Independent councillor for Hazlemere, Cllr Ed Gemmell, stood up during the first full council meeting of the new Buckinghamshire Council since the local elections on May 6 to challenge the re-appointment of Cllr Martin Tett as leader of the local authority.
The ex-city lawyer, who in 2019 told the Bucks Herald ‘he is not a politician’, before standing in the General Election as an independent for Wycombe and then receiving the least votes and losing, told Cllr Tett “party politics shouldn’t trump our duty of care to the climate crisis”.
He received support from fellow Independent councillor and Beaconsfield representative, Cllr Alison Wheelhouse.
“Huge respect and thanks to Cllr Ed Gemmell, who contested the Bucks Council leadership today”, tweeted Cllr Wheelhouse on May 26.
She added: “He said, ‘party politics shouldn’t trump our duty of care to the climate crisis, this emergency requires an emergency response’. Thanks for standing up and putting this front and centre.”
Cllr Wheelhouse also said she was “delighted” to have been selected for the South Bucks Planning Committee, and the Strategic Sites Committee.
The first full council meeting since the local elections took place at Stoke Mandeville Stadium, in Aylesbury.
Cllr Tett was re-elected as leader, while Cllr Angela Macpherson said she was “really honoured” to be appointed as deputy leader, and cabinet member for adult social care and health.

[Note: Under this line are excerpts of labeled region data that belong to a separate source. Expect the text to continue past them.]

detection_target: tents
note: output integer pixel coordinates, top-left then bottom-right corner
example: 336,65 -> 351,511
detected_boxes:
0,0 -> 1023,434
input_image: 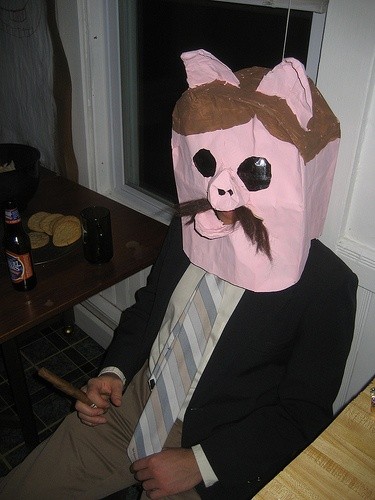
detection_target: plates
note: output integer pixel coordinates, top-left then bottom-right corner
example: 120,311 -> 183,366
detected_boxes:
24,210 -> 84,264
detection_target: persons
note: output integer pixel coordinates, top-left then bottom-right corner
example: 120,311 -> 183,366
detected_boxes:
0,0 -> 79,182
0,49 -> 358,500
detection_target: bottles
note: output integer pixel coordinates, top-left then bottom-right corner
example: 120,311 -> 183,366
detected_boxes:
5,198 -> 37,290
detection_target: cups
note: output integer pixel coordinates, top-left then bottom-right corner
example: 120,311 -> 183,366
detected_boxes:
80,207 -> 113,262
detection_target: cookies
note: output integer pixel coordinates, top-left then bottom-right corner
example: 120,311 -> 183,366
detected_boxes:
25,212 -> 83,249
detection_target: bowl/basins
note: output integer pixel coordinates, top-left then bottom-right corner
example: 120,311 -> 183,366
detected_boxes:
0,143 -> 40,197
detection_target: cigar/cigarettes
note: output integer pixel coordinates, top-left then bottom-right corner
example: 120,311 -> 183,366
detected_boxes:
38,367 -> 92,406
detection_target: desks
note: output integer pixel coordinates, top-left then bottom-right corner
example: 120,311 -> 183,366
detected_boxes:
0,166 -> 169,447
252,376 -> 375,500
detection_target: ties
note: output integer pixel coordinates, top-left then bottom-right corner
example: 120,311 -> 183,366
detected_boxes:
127,271 -> 226,466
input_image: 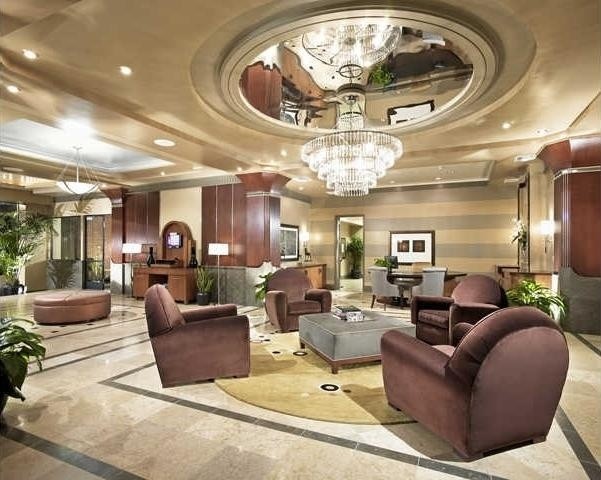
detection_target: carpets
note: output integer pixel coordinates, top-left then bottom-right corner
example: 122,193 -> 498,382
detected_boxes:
214,323 -> 419,425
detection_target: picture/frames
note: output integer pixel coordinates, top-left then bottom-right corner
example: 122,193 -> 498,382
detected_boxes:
389,230 -> 435,266
279,223 -> 299,261
341,238 -> 346,259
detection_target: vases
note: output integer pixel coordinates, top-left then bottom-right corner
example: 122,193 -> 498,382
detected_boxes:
189,246 -> 198,268
147,247 -> 155,268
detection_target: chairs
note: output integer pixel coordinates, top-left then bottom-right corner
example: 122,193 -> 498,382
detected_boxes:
411,275 -> 507,344
379,305 -> 569,463
144,283 -> 250,388
408,267 -> 446,309
266,267 -> 332,333
366,267 -> 403,311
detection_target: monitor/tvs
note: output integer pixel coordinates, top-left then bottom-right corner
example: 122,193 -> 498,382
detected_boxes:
166,231 -> 181,248
384,256 -> 398,268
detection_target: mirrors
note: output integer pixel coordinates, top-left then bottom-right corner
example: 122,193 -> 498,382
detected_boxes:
217,12 -> 502,141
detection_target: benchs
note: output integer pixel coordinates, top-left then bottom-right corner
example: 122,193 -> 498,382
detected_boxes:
32,288 -> 111,325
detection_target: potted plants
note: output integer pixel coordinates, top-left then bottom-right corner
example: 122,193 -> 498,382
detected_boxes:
0,317 -> 46,422
194,266 -> 216,305
509,217 -> 527,254
346,235 -> 364,279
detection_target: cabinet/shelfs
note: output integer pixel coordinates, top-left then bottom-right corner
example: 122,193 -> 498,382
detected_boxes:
132,267 -> 196,305
286,263 -> 326,289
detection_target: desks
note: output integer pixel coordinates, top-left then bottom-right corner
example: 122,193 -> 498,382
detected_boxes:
389,272 -> 467,307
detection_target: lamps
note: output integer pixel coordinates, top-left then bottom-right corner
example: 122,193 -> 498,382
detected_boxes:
299,232 -> 310,249
302,23 -> 402,107
208,242 -> 229,305
55,145 -> 100,195
121,243 -> 141,298
540,220 -> 553,254
301,112 -> 403,199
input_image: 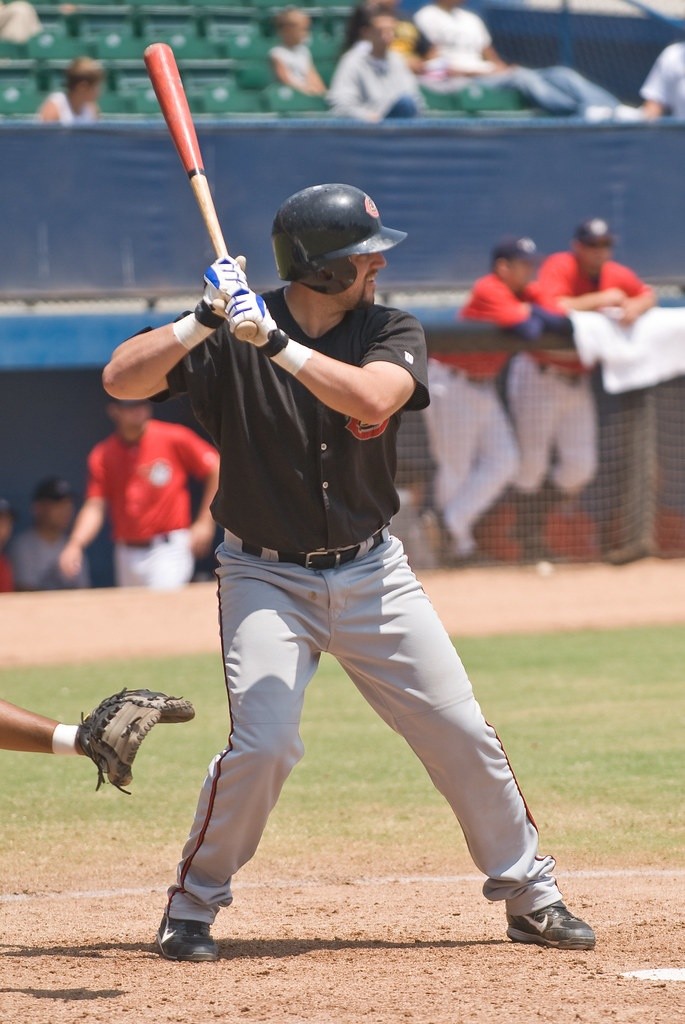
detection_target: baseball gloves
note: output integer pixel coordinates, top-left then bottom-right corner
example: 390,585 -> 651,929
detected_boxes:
78,686 -> 196,798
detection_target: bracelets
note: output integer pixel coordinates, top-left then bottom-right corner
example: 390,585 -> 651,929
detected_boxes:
52,724 -> 80,756
271,339 -> 311,375
174,313 -> 215,352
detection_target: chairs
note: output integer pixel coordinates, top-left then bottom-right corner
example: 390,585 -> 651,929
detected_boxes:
1,0 -> 555,120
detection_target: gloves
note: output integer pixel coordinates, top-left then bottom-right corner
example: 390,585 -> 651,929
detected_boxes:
173,255 -> 248,350
224,288 -> 314,377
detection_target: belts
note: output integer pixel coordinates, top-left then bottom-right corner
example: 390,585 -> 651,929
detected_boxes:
243,530 -> 385,571
125,534 -> 169,549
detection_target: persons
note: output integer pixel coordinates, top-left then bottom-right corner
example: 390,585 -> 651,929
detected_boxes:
101,183 -> 594,960
60,399 -> 220,585
326,0 -> 426,119
0,476 -> 94,592
409,233 -> 572,568
637,40 -> 685,120
37,56 -> 104,121
411,0 -> 643,123
269,8 -> 328,99
0,0 -> 41,40
0,687 -> 195,787
505,219 -> 653,571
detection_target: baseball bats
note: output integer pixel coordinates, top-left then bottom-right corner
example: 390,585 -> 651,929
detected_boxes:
141,41 -> 260,343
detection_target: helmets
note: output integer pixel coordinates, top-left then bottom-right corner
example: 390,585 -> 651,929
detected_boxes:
272,183 -> 408,296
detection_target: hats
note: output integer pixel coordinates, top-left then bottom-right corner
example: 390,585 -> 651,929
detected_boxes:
575,216 -> 616,248
491,236 -> 545,262
34,477 -> 74,498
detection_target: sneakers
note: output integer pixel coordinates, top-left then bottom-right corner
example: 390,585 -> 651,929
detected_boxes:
508,900 -> 594,949
156,914 -> 219,961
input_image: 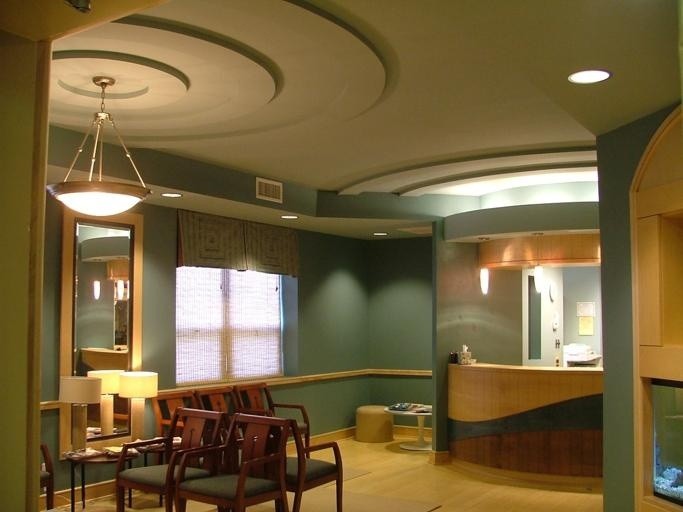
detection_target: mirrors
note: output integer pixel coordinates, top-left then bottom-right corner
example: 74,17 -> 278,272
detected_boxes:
58,203 -> 148,460
518,265 -> 602,367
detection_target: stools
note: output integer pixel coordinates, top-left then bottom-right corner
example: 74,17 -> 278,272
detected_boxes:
354,404 -> 393,443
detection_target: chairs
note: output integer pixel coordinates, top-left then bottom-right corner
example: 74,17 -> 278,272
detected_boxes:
113,382 -> 347,510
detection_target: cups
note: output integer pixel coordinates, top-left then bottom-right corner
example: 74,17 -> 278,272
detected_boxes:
449,352 -> 458,364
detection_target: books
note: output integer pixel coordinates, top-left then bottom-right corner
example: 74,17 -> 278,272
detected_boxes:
389,403 -> 433,413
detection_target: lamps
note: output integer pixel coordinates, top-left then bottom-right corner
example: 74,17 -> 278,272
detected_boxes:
117,369 -> 160,444
87,368 -> 125,436
58,374 -> 102,461
48,70 -> 148,219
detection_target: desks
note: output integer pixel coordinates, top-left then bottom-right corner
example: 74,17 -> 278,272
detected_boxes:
385,405 -> 433,451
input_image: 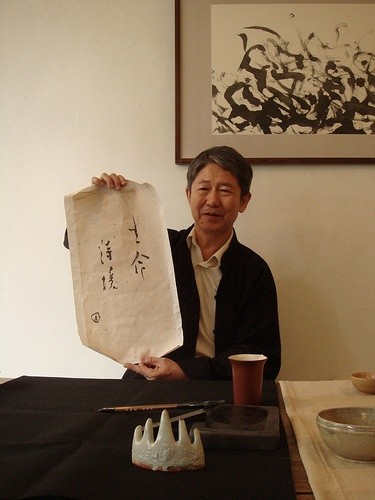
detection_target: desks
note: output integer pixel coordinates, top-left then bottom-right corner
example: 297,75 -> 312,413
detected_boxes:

“A huge challenge and one I feel passionately about,” she said.
Cllr Zahir Mohammed was elected as chairman of the new Buckinghamshire Council. He was also chairman of the former Buckinghamshire County Council between 2014-15.
He tweeted: “Will do my best to serve the residents of Buckinghamshire well.”
The final count after the local elections on May 6 saw the Conservatives with 113 seats, the Liberal Democrats with 15, the Independents with six seats, the Wycombe Independents also with six, Labour with four, the Independent Network with two seats, and the Green Party with one.
Bucks Council has been majority Conservative for 150 years – since its inception.